Gather the lines below that include the string "burst", copying each in full.

DATA SHOWN
▶

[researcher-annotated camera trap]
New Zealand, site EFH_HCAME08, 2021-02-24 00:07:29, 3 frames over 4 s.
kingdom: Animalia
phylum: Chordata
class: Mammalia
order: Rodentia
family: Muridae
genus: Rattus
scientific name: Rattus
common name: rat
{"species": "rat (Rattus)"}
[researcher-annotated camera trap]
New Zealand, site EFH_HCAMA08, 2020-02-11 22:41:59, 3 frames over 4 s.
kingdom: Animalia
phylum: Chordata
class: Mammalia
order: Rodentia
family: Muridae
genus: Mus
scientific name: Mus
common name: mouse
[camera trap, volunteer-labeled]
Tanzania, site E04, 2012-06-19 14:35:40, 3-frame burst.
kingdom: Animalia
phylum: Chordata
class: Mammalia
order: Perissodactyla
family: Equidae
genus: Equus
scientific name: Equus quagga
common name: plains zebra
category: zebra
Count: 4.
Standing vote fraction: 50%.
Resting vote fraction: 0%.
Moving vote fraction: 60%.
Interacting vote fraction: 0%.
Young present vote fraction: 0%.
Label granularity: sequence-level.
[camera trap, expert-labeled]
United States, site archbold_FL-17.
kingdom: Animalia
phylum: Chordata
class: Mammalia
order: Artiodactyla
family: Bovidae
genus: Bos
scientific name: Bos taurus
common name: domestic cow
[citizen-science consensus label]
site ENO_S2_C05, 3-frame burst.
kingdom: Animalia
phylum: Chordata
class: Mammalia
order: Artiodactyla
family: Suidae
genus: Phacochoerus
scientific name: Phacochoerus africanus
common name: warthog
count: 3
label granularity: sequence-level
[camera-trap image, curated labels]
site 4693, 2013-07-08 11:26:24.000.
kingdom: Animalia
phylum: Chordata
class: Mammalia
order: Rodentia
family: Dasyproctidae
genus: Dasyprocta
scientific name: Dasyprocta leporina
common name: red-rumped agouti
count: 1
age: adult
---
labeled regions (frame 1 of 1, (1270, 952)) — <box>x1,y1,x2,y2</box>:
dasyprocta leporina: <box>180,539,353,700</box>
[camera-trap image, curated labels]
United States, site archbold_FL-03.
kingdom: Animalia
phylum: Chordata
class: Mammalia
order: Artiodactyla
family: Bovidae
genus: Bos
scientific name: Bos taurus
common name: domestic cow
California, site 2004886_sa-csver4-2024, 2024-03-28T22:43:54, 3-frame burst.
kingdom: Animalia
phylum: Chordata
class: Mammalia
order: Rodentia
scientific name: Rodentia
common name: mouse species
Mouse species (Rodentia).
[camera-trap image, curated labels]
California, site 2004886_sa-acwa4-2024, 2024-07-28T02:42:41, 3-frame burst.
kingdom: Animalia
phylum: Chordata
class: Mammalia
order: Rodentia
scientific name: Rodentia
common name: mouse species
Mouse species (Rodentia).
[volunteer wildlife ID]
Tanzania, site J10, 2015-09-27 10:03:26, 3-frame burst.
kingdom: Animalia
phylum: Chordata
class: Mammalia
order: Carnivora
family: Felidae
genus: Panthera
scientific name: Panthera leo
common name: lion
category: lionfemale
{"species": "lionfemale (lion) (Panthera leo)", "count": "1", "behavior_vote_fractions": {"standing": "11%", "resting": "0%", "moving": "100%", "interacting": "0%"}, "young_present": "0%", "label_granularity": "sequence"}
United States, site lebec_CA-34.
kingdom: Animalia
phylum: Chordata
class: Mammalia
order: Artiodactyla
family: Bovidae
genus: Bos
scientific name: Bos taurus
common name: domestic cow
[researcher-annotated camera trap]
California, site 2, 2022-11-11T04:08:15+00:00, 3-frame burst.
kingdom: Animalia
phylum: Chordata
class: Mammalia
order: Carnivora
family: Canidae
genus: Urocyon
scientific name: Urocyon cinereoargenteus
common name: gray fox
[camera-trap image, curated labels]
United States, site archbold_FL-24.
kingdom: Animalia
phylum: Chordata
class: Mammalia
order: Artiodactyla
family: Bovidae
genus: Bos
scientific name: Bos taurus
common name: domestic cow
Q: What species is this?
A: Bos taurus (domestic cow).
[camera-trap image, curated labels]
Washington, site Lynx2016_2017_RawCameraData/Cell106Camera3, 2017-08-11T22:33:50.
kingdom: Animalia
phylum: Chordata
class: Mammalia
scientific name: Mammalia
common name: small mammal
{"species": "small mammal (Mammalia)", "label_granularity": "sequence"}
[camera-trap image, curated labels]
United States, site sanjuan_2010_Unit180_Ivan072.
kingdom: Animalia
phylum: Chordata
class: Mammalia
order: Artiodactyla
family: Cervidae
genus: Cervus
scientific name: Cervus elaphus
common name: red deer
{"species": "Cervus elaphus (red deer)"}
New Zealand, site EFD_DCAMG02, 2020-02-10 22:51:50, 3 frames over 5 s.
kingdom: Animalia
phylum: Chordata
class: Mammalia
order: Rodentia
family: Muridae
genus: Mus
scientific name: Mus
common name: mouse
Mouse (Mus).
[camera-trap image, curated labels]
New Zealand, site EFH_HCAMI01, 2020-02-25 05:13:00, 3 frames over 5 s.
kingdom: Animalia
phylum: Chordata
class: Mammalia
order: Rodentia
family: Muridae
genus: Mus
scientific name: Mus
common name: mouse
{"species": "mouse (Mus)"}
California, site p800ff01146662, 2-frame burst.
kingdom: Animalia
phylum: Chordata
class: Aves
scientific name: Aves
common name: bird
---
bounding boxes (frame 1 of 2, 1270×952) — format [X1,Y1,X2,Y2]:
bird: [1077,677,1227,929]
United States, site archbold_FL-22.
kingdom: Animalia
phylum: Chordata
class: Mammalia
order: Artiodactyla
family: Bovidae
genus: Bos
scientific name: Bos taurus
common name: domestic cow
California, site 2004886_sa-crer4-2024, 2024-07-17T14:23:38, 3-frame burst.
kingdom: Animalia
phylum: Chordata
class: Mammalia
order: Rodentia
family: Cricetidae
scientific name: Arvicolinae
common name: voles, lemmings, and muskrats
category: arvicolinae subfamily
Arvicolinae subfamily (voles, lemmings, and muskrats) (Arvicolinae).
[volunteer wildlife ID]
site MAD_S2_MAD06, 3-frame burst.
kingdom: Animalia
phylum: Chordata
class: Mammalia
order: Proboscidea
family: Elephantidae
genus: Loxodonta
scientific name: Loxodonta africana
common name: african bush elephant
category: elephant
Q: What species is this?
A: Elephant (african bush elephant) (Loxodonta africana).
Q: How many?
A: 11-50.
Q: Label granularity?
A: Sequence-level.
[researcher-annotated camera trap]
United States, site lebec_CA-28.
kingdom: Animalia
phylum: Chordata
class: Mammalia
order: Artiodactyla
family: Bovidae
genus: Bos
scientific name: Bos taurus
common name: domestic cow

◀

TASK RESPONSE
Tanzania, site E04, 2012-06-19 14:35:40, 3-frame burst.
site ENO_S2_C05, 3-frame burst.
California, site 2004886_sa-csver4-2024, 2024-03-28T22:43:54, 3-frame burst.
California, site 2004886_sa-acwa4-2024, 2024-07-28T02:42:41, 3-frame burst.
Tanzania, site J10, 2015-09-27 10:03:26, 3-frame burst.
California, site 2, 2022-11-11T04:08:15+00:00, 3-frame burst.
California, site p800ff01146662, 2-frame burst.
California, site 2004886_sa-crer4-2024, 2024-07-17T14:23:38, 3-frame burst.
site MAD_S2_MAD06, 3-frame burst.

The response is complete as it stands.